**What to produce**
This exercise calls for every line of the listing below that contains the word "United".
[Data provided Boundary: Start]
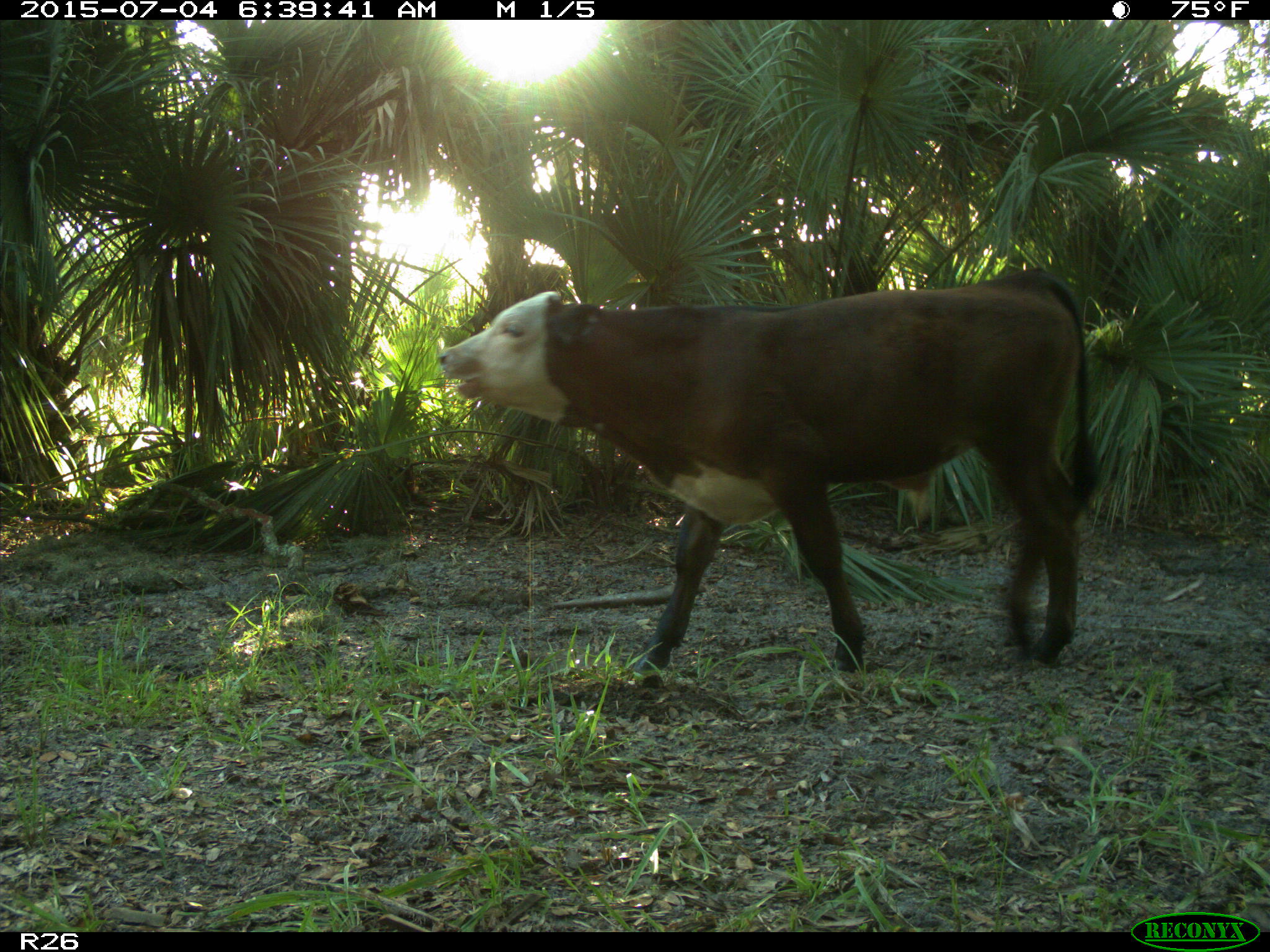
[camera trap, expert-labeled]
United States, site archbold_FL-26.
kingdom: Animalia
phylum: Chordata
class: Mammalia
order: Artiodactyla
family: Bovidae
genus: Bos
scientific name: Bos taurus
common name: domestic cow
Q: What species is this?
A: Bos taurus (domestic cow).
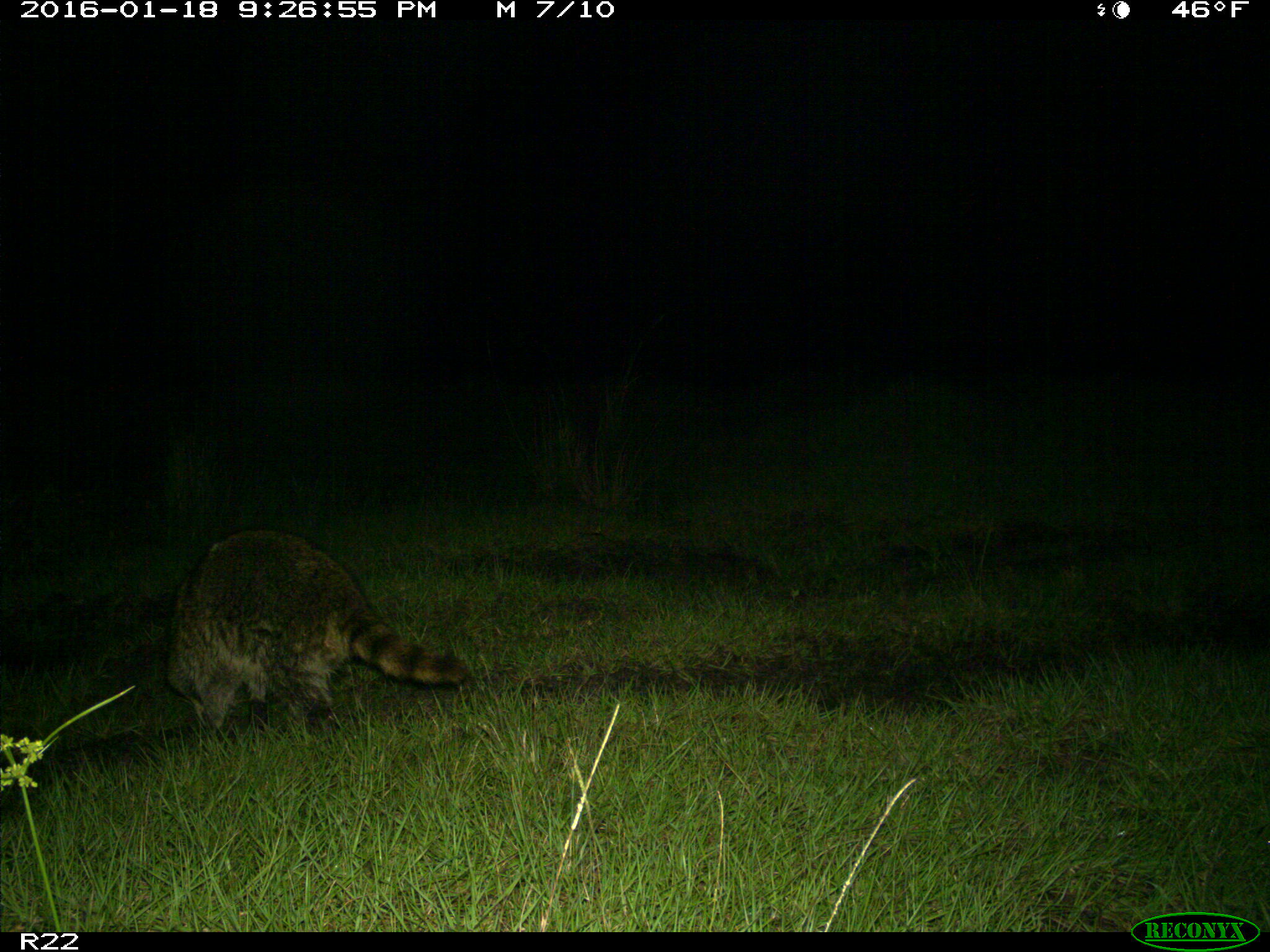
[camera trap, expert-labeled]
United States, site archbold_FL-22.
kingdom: Animalia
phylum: Chordata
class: Mammalia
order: Carnivora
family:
[Data provided Boundary: End]
**Exercise output**
United States, site archbold_FL-26.
United States, site archbold_FL-22.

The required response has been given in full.